+++ DOCUMENT SECTION
CAMPAIGN OUTSIDER McCain's supremely cynical VP option
By Muhammad Cohen
HONG KONG - While the Democrats escalate their catfight, the next item of
interest for Republican insiders is John McCain's vice presidential choice.
Suggestions for the Arizona senator's running mate range from the sublime to
Condoleezza Rice.
"This job isn't worth a pitcher of warm spit," Franklin Roosevelt's vice
president John Nance Garner famously declared, and despite all the fuss made
about choosing a running mate, the second name on the ticket usually has about
the same impact. Unless, of course, that pitcher flies in the face of a
listener or that choice
flies in the face of convention, or at
least conventional wisdom.
Since McCain will be 72 years old on election day (ages on that date cited
throughout), the conventional wisdom says his vice presidential choice will
matter more than usual. The age factor not only increases the risk McCain could
die in office, but that he could decide against a second term, leaving his vice
president as the favorite to run in 2012. If you're on the other end of
McCain's phone call offering the second spot on the ticket, though, keep in
mind that three far younger recent presidents - John Kennedy, Richard Nixon and
Bill Clinton - left office, or nearly did, against their will. Still, McCain,
who likes to say he's "older than dirt", needs a more youthful running mate.
Gender, racial preferences Conventional wisdom also says that because he's a white man facing a
black man or white woman (barring some extraordinary occurrence) at the top of
the other ticket, McCain should have a female or minority (or both) on his
ticket. Since McCain is a senator - and his wife runs the family business he
married into - he should have a governor or someone with an administrative
background. Since McCain is a moderate Republican, he should have a rock-solid
conservative on the ticket. Since he represents a western state, McCain should
tap an easterner, preferably from a swing state that the running mate could tip
into McCain's corner.
No one fits all of those criteria. McCain's former rival for the nomination
Mitt Romney may tick the most boxes. Given his amazing reversals of belief
between governing Massachusetts and running for president, a bit of gender
bending or a race change shouldn't be beyond Romney. There's little hope he
could deliver Massachusetts to the Republicans, but his father George was
governor of Michigan, Mitt won the primary there in January, and Democrats
could suffer in the state due to the fight over the primary date that's left
the state without any voice for choosing the nominee.
++++++
PROMPT 1 — Could you write out the passage of the column on McCain's running mate from "No one fits" to "choosing the nominee.", word for word?
PROMPT 2 — Can you continue the column on McCain's running mate, picking up right after its last sentence?
The listing that follows has nothing to do with the column on McCain's running mate.
+++ SUPPLIED DATA
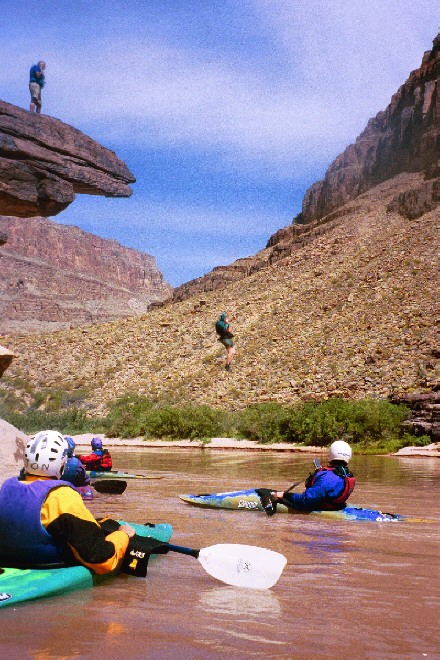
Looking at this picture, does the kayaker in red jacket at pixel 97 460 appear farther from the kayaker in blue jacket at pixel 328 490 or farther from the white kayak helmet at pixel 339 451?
the white kayak helmet at pixel 339 451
++++++
OUTPUT 1 —
No one fits all of those criteria. McCain's former rival for the nomination
Mitt Romney may tick the most boxes. Given his amazing reversals of belief
between governing Massachusetts and running for president, a bit of gender
bending or a race change shouldn't be beyond Romney. There's little hope he
could deliver Massachusetts to the Republicans, but his father George was
governor of Michigan, Mitt won the primary there in January, and Democrats
could suffer in the state due to the fight over the primary date that's left
the state without any voice for choosing the nominee.

OUTPUT 2 —
But it wouldn't be a perfect marriage: McCain can't stand Romney, and nearly
everyone knows it, especially Romney. As vice president, Romney could look
forward to four years of snubs and worse. Moreover, support for Romney, who
vastly outspent Republican rivals during his primary run, is millimeters deep.
I wouldn't put him on the short list.
McCain's last standing rival, Mike Huckabee, became everyone's favorite
evangelical during his campaign. It's hard not to like a bass-plucking Baptist
preacher. But some Huckabee stances - he doesn't believe in evolution - scare
moderates, and he puts the fear of god in fiscal conservatives who believe on
the seventh day the Almighty pledged, "No new taxes".
Crist almighty? Virtually every Republican governor has gotten at least a glance as a
McCain running mate. One of the favorites is Florida's Charlie Crist. He first
came to national attention as state attorney general "Chain Gang Charlie",
advocating reinstatement of putting inmates to work outdoors shackled together.
Florida is a key state to win - ask Al Gore - Crist is enormously popular, 52
years young, and very tight with McCain. During his 2006 gubernatorial run,
Crist asked President George W Bush to stay away while welcoming McCain.
But Crist may be a bit too much of a maverick for the Republican knucklewalkers
McCain hopes to energize. As attorney general, Crist bucked the far-right
fringe by respecting Teri Schiavo's right to die in that ugly case. And, like
McCain, he's one of these family values guys who's been divorced (a year after
marrying his one and only wife ... hmmm). As governor, he's tangled with
insurance companies, so there goes the free market vote. Both of those crowds
would prefer Florida's ex-governor Jeb Bush, but with the Democrats trying to
portray McCain as George Bush's third term, there's no way the name Bush would
go on his ticket.
As in Michigan, the Democrats' struggle over Florida's unauthorized early
primary could give the GOP an edge. Add that Crist's fingerprints are all over
the scheme to move the dates, and Crist can probably help McCain more
advocating at home than becoming a national target.
Pennsylvania's ex-governor Tom Ridge is considered an economics and
administrative whiz, cutting taxes in Pennsylvania while creating a surplus.
Even the private sector thinks he's got something on the ball; he's a director
at Home Depot, Hershey and several security related ventures.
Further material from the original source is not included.